School system officials said in a statement that they were pleased with the outcome. “We are grateful that the Court has ruled in favor of the School Board and believe that the decision is legally sound,” the statement read.
Jesse R. Binnall, an attorney representing the male student, said he and his client are evaluating the possibility of an appeal.
The teenager said the school system treats male students facing sexual misconduct accusations more harshly than female students, violating federal law prohibiting sex discrimination in schools. The student also said the system violated his due-process rights.
But Judge Anthony J. Trenga of the U.S. District Court for the Eastern District of Virginia determined there was little evidence to back those claims. Trenga said in his decision that the student “was afforded the notice and opportunity to be heard” and that the student failed to provide sufficient evidence to support the argument that Fairfax schools acted in an unfair or biased way.
The Robinson case stems from a December incident in which the 18-year-old student who filed the lawsuit was near another male student who allegedly slapped a female student’s buttocks.
The female student filed a complaint with a school administrator, accusing both students of sexually harassing her for about a month before the incident, court papers say.
The male student said he and the young woman flirted with each other but said those encounters were consensual, according to the lawsuit. The male student described those interactions as “playfully” poking the female student in class and putting his arm around her. He denied sexually harassing the young woman.
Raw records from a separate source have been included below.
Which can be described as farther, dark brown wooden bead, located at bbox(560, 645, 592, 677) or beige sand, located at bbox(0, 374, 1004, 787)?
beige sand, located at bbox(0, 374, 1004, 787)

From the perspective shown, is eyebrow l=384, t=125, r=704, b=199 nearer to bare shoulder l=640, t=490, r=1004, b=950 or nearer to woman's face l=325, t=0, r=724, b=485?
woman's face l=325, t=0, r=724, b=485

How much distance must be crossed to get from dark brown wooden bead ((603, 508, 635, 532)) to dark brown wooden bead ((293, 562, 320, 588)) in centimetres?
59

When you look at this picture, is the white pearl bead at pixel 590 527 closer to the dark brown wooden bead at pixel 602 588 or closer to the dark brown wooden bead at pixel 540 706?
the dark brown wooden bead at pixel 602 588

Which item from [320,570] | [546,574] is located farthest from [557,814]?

Administrators suspended the male student, and school system administrators held a hearing on the female student’s complaint Dec. 21, according to court documents. The male student and his parents were not allowed to question his accuser or witnesses but presented their case and submitted statements from two character witnesses.
A hearing officer found the male student had violated the school system’s sexual harassment policy and reassigned him to Mountain View High, an alternative school.
Binnall, the male student’s attorney, described the process used by Fairfax schools to adjudicate sexual misconduct complaints as a “kangaroo court” where “students don’t have a real opportunity to be heard.”
The student, who wanted the federal court to clear his record, graduated from the alternative school in June, court papers say.
The Lake Braddock student sued amid a national reckoning over sexual misconduct, arguing the school system’s treatment of him was influenced by media reports that “suggest the pervasive nature of sexual assault committed by male students.”
A federal jury also sided with Fairfax schools in a case brought by a student who said she was sexually assaulted during an Oakton High band trip. She argued the school’s investigation was inadequate. The jury concluded that the teen was sexually harassed and that the experience was so severe it deprived her of educational access. But it found the Fairfax County School Board was not liable because it did not have “actual knowledge” of the encounter.
The Oakton student’s attorneys are seeking a new trial.